RECORDS FOR THE EXERCISE
_ _ _ _ _
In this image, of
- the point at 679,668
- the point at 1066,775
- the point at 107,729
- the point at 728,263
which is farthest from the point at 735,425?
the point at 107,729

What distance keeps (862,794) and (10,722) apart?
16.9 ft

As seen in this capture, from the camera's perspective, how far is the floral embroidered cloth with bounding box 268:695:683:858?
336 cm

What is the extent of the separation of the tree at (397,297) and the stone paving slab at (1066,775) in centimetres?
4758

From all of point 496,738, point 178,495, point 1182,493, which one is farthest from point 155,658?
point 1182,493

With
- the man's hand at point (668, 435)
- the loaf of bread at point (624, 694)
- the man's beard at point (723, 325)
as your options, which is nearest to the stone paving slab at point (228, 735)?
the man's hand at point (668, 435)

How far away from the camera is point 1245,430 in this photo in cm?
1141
_ _ _ _ _
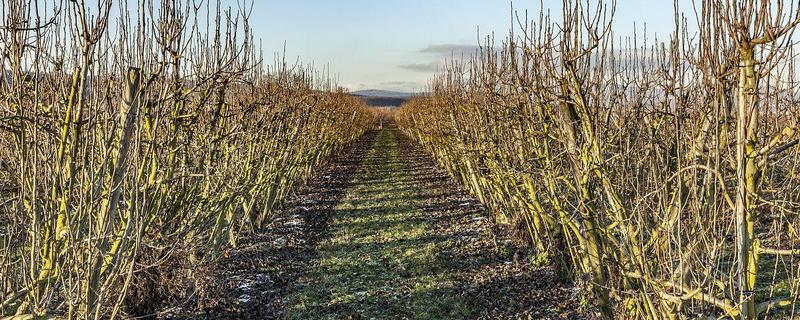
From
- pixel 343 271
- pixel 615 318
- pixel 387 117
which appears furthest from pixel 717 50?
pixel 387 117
_ _ _ _ _
GIVEN EXERCISE
Pick out and copy every line in the items above that contains the word "which". Case matters.

RESPONSE TO THE TASK
which is farthest from the point at 735,425?
From all of point 496,738, point 178,495, point 1182,493, which one is farthest from point 155,658?
as your options, which is nearest to the stone paving slab at point (228, 735)?
which appears furthest from pixel 717 50?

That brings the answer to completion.